Personally I make the agent justify and explain things in the git commits, where is where that info went before agents anyways too, then have some sentences in my AGENTS.md about reading recent commits before doing changes, and using it whenever I prompt for history that isn't part of the current session. Seems to work perfectly fine.

_ink_ an hour ago | parent [-]

I haven't tried it, but conceptually I can imagine that it is good to have a separate VCS for the agent. This way I can keep git clean and easy to understand for humans and still keep all the verbosity the agent needs.

embedding-shape an hour ago | parent | next [-]

> This way I can keep git clean and easy to understand for humans

Personally I like it best when both humans and agents find it clean and easy to understand, but we all like different things :)

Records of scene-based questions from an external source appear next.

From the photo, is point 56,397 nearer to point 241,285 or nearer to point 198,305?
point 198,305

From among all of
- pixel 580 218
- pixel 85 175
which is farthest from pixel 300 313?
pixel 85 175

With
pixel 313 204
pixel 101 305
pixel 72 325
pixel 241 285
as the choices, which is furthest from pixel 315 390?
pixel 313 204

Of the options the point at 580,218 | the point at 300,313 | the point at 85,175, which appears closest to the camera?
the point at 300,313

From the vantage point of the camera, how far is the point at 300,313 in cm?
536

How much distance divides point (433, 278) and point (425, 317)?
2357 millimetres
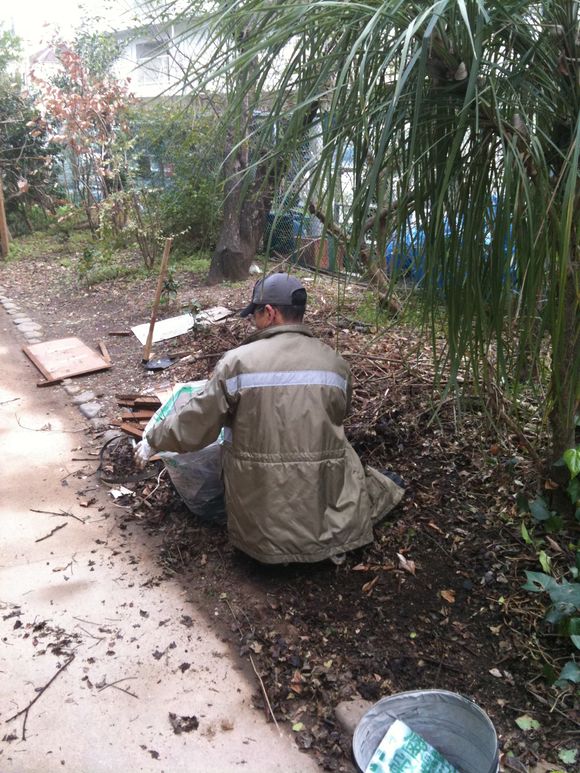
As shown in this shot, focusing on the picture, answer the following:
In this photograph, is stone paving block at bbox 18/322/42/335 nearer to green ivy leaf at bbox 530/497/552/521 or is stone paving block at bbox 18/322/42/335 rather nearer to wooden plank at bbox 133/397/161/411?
wooden plank at bbox 133/397/161/411

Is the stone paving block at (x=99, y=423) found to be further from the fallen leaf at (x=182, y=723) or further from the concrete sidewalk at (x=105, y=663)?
the fallen leaf at (x=182, y=723)

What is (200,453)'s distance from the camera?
3.04 meters

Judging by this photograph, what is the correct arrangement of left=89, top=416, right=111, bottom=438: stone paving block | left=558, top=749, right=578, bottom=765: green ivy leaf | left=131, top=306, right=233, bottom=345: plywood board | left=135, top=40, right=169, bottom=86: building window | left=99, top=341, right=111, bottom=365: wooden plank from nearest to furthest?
left=135, top=40, right=169, bottom=86: building window, left=558, top=749, right=578, bottom=765: green ivy leaf, left=89, top=416, right=111, bottom=438: stone paving block, left=99, top=341, right=111, bottom=365: wooden plank, left=131, top=306, right=233, bottom=345: plywood board

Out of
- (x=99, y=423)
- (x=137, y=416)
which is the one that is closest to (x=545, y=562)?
(x=137, y=416)

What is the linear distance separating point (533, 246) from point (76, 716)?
2.05 metres

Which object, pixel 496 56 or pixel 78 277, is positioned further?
pixel 78 277

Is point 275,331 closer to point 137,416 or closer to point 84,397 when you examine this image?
point 137,416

esafak 17 minutes ago | parent | prev | next [-]

https://git-scm.com/docs/git-notes

tfrancisl an hour ago | parent | prev | next [-]

Branches and worktrees exist and can effectively act as a "separate" history. At the end of the day you would still merge the changes in, possibly with a squash if you don't care about the little commits.

giraffe_lady an hour ago | parent | prev [-]

It's really not. Anything the LLM can benefit from people can too. Keeping minimal explicit information in git history is a cultural norm not proven best practice. The best codebases I've worked on have very large commit messages and searching them is very useful. We should have been doing it that way all along.